Paul travels to Ephesus to help the believers there and spread the word about Jesus. Paul stays there for a couple years. First, he preaches with boldness in the synagogue, and later he leads discussions in a lecture hall. Under God’s power, Paul performs some amazing miracles.
As Paul prepares to leave Ephesus, a tradesman named Demetrius sparks some serious opposition. He’s a silversmith who specializes in making silver shrines for Artemis, a local deity whose temple is in the city.
Demetrius opposes Paul, not because of theological disagreement (not really) but because of financial threat. Demetrius and the other craftsmen earn their living making things for the worship of Artemis. He fears that as people turn to Jesus, they’ll stop buying Artemis-related products.

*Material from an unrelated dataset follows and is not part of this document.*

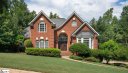12 Devonhall Way sold home in Taylors, SC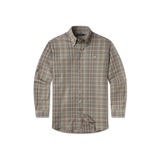Sandstone and Stone Brown | Front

He gathers his fellow tradesmen together and makes a passionate plea for them to act. Even though he has a profit motive, he argues that Jesus’s followers are discrediting Artemis and robbing her of her divinity. He stirs them into a riotous fervor.
The mob rampages, shouting, “Hail Artemis, god of the Ephesians!” Soon the whole city is in an uproar.
They grab some of Paul’s ministry team, Gaius and Aristarchus, when they can’t find Paul. Then they push Alexander forward to talk, but when he starts speaking, they realize he’s a Jew and shout him down.
The tumult continues for two hours.
Eventually the city clerk quiets the crowd. He appeases them by affirming Artemis’s greatness, but he also confirms that Paul and the other believers haven’t wronged Artemis.
He tells Demetrius and his crew that if they have a grievance, they must address it through proper channels. Then he chastises the crowd for their riotous behavior and sends everyone home.
The Bible tells us nothing more about Demetrius’s opposition to Jesus’s followers, so we can assume this is where the story ends.
Demetrius masked his personal agenda in religious terms. How often do we do the same?